§ Stated problem
Write out the section of the R.E.M. blog post below word for word, beginning at "R.E.M. IS BACK" and stopping after "Particularly, 'Bang and Blame'.".

§ Passage to read
====
Saturday, March 5, 2011

R.E.M. IS BACK AND THIS TIME THEY'RE AFTER YOUR BALLS!

  I'm dating myself by admitting this, but I can remember coming home, in 1988, from high school and waiting for MTV to play 'Orange Crush', the first single off R.E.M.'s landmark 'Green' album. 'Automatic For The People' was the soundtrack of my solitary year at Olivet College. And 'Monster', that orange covered disaster, still yielded the singles necessary for me to navigate the end of my tenure at Western Michigan University. Particularly, 'Bang and Blame'.
====
§ Extracted material
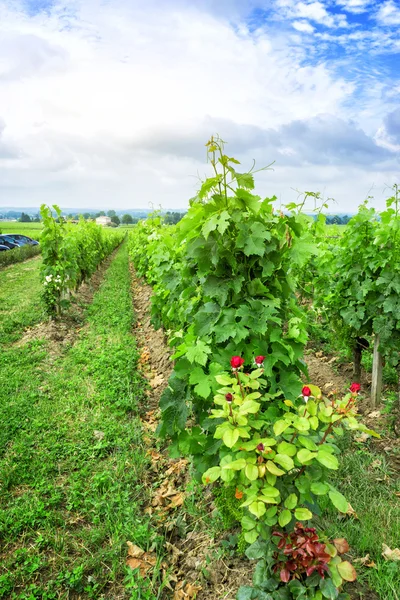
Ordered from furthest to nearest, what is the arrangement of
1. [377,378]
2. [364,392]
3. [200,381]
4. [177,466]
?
[364,392]
[377,378]
[177,466]
[200,381]

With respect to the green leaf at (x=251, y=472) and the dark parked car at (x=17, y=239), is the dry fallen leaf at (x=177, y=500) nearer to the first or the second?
the green leaf at (x=251, y=472)

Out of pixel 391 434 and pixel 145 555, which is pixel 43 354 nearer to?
pixel 145 555

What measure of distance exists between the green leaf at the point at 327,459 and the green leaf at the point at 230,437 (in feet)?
1.28

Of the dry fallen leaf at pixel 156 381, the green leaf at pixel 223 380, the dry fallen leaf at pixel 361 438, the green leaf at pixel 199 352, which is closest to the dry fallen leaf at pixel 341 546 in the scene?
the green leaf at pixel 223 380

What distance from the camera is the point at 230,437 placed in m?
1.96

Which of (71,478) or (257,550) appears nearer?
(257,550)

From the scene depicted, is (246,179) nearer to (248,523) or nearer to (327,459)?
(327,459)

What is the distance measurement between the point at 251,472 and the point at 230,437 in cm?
18

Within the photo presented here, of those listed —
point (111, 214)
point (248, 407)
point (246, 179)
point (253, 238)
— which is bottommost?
point (248, 407)

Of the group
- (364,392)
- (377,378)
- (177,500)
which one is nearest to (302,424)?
(177,500)

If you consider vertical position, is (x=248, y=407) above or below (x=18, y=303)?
above

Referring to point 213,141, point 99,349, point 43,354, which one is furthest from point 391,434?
point 43,354

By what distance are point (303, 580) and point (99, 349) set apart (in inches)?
224

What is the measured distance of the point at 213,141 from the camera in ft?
8.68
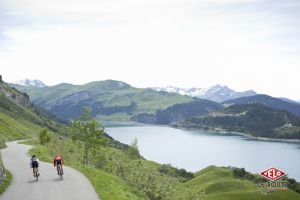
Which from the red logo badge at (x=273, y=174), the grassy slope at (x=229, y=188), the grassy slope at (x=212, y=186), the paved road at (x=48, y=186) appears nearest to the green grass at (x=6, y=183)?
the paved road at (x=48, y=186)

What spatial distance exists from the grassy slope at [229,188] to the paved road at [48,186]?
86.0 meters

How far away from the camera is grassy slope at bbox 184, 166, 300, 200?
131875 mm

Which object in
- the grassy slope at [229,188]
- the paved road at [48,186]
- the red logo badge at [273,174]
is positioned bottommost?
the grassy slope at [229,188]

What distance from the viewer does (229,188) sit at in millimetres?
152250

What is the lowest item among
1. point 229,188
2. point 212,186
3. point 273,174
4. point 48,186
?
point 229,188

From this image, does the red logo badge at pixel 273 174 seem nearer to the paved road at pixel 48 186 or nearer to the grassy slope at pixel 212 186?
the grassy slope at pixel 212 186

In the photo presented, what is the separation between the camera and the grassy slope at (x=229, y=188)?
131875 millimetres

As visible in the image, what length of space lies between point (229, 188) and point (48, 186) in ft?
384

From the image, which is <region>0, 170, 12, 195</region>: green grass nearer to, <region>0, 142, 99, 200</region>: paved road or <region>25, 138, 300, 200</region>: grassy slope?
<region>0, 142, 99, 200</region>: paved road

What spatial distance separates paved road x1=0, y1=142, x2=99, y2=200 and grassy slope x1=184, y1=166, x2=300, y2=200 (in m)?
86.0

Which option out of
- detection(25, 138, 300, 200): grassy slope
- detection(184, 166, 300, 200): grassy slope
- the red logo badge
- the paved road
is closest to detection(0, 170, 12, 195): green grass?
the paved road

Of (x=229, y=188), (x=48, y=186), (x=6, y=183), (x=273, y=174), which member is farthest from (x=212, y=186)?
(x=273, y=174)

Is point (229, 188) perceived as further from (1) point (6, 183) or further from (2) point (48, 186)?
(1) point (6, 183)

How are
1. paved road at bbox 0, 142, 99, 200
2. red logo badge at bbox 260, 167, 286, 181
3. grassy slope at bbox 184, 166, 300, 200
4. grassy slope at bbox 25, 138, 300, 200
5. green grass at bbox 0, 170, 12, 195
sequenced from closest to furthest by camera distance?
red logo badge at bbox 260, 167, 286, 181 → paved road at bbox 0, 142, 99, 200 → green grass at bbox 0, 170, 12, 195 → grassy slope at bbox 25, 138, 300, 200 → grassy slope at bbox 184, 166, 300, 200
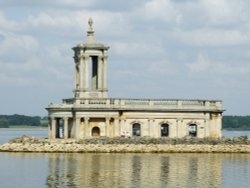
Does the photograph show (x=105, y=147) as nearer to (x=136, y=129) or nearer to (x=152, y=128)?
(x=136, y=129)

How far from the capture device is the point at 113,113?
78500mm

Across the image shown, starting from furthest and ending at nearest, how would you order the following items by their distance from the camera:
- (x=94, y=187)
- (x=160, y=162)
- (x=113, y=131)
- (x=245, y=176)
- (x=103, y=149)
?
1. (x=113, y=131)
2. (x=103, y=149)
3. (x=160, y=162)
4. (x=245, y=176)
5. (x=94, y=187)

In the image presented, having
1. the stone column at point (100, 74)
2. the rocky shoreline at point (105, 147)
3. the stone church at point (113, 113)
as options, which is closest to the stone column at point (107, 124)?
the stone church at point (113, 113)

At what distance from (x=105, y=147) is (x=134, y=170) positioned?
1489 centimetres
====
§ Completed exercise
R.E.M. IS BACK AND THIS TIME THEY'RE AFTER YOUR BALLS!

  I'm dating myself by admitting this, but I can remember coming home, in 1988, from high school and waiting for MTV to play 'Orange Crush', the first single off R.E.M.'s landmark 'Green' album. 'Automatic For The People' was the soundtrack of my solitary year at Olivet College. And 'Monster', that orange covered disaster, still yielded the singles necessary for me to navigate the end of my tenure at Western Michigan University. Particularly, 'Bang and Blame'.